Thucydides explained that the purpose of conquering Melos was to demonstrate the strength and sternness of Athens so as to discourage its island territories from rebelling. Whether it was effective at discouraging rebellion is uncertain. Just a few years after the conquest of Melos, Athens suffered a devastating defeat in a military expedition to Sicily, after which rebellions happened throughout the empire. Whatever benefit the conquest of Melos produced was wiped away by the disaster that happened in Sicily.

I think about this in respect to the domino theory. If we don't fight the communists in Vietnam.... If we don't fight the Russians in Ukraine, our allies in NATO won't be safe. Russia will invade other European countries...I heard Niall Ferguson make this argument as a criticism of John Meirsheimer. And "no one will believe that we will defend Taiwan." Meirsheimer's position on Ukraine was that we unwisely provoked the war with Russia over Ukraine. It wasn't a vital US national interest. But ironically, in Mearsheimer's view as well as others in the US, a domino type theory is applied to Taiwan because of its great strategic significance in containing China within the so called first island chain. If we don't defend Taiwan from mainland China our allies in East Asia will lose faith in our commitment to defend them from China. China's warships will roam the world's seas. He also has a view similar to "it's better to fight them over there" with "six thousand miles of ocean to protect us."

In all these rationalizations it's simply presumed China is the bully and the aggressor that we are defending against to preserve our national interests. War is human nature, I heard this explanation today from another historian. This conflict with China purportedly is inevitable because of "theories." I think another theory in use in fact is the MacKinder theory of the heartland, in Eurasia, the world island. It must be controlled. This is another imperial theory. The fact is control of Japan, Taiwan, the Philippines, the SCS, the Malacca Straits, etc., is necessary for the US to contain or strangle China for our own national defense. (Mahan).

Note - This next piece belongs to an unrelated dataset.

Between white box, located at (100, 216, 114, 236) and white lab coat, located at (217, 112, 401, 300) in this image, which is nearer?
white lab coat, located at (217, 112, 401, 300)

Disregard for the moment that separating China from its parts has been the work of the west for the better part of two centuries. It's nothing the west or Japan did that resulted in long term occupation of major parts of China. The residual occupations after WWII by the US and its allies in Korea, Japan, Taiwan, Vietnam, the Philippines and Hong Kong were ostensibly benevolent in nature. Certainly the west never encouraged terrorism in Xinjiang or Tibet. It's China that's the bully.